» **Exercise objective**
Up to and including the line with "scientific name: Trichosurus vulpecula", reproduce the listing below exactly, beginning at its first line.
━━━━━━━━━━━━━━━━━━━━━━━━━━━━━━
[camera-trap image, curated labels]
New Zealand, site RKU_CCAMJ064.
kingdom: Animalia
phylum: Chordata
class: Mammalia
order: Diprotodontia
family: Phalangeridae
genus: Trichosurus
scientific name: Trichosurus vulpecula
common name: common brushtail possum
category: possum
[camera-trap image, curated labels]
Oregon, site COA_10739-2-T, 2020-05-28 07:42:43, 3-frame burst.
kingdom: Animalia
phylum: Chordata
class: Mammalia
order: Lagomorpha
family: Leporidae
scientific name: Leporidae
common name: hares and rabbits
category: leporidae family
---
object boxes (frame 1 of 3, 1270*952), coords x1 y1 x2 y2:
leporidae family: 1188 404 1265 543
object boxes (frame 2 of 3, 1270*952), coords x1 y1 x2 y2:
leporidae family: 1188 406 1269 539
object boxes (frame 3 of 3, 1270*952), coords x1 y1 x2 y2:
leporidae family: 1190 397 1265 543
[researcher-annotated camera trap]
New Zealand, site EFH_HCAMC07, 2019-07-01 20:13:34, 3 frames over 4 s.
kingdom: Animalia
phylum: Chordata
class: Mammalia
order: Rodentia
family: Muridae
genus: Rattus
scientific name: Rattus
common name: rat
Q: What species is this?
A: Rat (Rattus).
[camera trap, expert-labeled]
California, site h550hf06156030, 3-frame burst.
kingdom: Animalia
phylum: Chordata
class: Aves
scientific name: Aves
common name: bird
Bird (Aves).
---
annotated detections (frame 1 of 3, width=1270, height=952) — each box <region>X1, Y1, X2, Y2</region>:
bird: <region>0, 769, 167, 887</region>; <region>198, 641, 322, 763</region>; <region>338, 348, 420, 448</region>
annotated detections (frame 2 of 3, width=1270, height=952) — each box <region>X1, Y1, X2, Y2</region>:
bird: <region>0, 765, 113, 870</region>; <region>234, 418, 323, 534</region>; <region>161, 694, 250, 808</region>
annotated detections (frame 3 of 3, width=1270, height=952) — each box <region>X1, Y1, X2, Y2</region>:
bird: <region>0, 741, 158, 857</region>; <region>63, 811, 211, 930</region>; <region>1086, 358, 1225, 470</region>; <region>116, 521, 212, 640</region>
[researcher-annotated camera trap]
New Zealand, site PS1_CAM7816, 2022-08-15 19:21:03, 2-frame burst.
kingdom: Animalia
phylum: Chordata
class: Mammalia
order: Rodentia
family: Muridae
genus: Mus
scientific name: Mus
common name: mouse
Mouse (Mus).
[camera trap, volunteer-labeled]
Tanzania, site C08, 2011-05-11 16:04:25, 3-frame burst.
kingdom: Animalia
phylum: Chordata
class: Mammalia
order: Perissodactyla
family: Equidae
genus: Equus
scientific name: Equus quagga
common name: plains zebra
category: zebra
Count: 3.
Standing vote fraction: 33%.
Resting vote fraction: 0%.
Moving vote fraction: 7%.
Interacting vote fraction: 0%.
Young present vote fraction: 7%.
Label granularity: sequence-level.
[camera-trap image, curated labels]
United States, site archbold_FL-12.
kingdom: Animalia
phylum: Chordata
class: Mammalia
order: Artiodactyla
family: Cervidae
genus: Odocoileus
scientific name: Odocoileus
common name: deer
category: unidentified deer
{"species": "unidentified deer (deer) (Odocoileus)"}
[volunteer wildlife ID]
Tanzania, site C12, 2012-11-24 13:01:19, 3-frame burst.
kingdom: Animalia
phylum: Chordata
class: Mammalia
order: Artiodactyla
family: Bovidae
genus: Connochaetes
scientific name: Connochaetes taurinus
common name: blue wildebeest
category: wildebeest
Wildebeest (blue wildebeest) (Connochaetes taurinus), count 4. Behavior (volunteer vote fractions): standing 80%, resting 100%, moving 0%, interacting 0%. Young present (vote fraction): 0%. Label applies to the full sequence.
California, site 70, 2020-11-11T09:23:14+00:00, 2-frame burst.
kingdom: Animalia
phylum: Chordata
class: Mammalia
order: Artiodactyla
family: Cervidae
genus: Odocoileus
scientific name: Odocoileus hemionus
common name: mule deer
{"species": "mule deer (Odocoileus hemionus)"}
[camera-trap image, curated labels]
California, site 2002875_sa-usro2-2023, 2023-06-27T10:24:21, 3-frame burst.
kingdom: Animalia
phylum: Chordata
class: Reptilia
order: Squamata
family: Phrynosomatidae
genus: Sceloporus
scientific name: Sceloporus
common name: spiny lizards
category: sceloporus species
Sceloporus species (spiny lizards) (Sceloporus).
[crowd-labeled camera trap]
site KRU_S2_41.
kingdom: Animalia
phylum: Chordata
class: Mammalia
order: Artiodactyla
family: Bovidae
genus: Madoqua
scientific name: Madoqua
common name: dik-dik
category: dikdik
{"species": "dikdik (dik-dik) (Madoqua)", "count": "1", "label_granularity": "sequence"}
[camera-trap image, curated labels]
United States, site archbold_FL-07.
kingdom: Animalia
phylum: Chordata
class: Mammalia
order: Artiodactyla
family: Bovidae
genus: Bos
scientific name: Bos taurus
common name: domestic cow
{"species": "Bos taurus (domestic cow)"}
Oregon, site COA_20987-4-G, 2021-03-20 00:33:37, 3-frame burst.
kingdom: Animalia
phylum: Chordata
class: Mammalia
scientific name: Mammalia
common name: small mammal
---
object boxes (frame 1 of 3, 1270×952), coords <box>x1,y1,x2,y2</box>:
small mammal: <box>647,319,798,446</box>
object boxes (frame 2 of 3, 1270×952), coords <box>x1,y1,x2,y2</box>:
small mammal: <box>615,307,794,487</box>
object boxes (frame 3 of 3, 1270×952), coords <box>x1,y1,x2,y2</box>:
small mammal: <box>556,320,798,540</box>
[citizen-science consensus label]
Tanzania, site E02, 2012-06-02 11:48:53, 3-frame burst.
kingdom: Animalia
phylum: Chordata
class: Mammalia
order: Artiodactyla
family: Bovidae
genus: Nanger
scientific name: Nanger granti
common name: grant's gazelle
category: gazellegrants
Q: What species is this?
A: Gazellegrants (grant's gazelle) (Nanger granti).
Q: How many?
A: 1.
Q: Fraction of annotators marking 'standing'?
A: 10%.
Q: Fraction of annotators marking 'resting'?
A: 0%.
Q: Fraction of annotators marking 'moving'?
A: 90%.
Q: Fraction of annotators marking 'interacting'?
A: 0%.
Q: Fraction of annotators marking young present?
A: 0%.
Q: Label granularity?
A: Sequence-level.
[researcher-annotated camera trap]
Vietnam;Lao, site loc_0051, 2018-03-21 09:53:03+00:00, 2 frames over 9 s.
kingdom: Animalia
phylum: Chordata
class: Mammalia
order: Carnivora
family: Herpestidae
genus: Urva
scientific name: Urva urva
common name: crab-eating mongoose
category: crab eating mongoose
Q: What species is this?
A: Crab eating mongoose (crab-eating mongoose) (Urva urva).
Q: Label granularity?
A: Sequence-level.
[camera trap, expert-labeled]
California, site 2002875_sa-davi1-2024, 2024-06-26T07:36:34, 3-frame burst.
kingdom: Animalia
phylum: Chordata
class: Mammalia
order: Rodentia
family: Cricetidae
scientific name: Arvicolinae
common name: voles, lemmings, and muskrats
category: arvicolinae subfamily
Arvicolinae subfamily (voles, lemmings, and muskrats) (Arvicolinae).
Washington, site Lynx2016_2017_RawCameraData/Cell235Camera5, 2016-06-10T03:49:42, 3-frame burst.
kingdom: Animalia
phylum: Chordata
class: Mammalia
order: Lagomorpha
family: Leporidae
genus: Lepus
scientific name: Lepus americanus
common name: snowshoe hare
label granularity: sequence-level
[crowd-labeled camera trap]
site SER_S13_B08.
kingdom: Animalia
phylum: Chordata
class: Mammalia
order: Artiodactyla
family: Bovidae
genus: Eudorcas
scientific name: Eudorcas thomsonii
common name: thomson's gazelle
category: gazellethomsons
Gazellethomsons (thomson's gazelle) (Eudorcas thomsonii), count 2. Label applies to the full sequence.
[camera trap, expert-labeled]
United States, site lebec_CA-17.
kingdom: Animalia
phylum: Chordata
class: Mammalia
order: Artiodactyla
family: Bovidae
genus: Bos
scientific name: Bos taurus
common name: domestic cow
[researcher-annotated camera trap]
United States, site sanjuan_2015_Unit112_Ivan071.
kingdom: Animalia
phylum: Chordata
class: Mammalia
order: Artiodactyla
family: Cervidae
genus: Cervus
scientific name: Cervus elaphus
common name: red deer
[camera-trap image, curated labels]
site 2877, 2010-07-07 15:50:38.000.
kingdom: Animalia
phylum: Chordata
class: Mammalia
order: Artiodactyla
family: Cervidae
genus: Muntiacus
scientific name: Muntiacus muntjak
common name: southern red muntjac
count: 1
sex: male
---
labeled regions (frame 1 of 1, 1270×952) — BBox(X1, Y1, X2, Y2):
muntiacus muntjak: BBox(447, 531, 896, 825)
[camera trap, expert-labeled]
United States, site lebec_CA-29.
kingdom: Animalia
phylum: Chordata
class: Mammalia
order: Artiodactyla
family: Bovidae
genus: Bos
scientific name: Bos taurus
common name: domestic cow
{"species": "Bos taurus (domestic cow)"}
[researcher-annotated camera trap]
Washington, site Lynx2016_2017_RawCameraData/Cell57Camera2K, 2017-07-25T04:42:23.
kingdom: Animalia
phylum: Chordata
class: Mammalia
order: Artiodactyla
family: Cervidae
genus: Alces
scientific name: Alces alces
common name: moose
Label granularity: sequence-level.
━━━━━━━━━━━━━━━━━━━━━━━━━━━━━━
» **Answer to this exercise**
[camera-trap image, curated labels]
New Zealand, site RKU_CCAMJ064.
kingdom: Animalia
phylum: Chordata
class: Mammalia
order: Diprotodontia
family: Phalangeridae
genus: Trichosurus
scientific name: Trichosurus vulpecula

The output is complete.